* [WRITTEN TASK]:
Can you copy the listing below line for line, with no changes?
-- START OF GIVEN ENTRIES --
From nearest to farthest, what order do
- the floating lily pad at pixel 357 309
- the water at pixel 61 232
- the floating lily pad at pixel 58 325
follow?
-- END OF GIVEN ENTRIES --
* [EXERCISE ANSWER]:
From nearest to farthest, what order do
- the floating lily pad at pixel 357 309
- the water at pixel 61 232
- the floating lily pad at pixel 58 325
follow?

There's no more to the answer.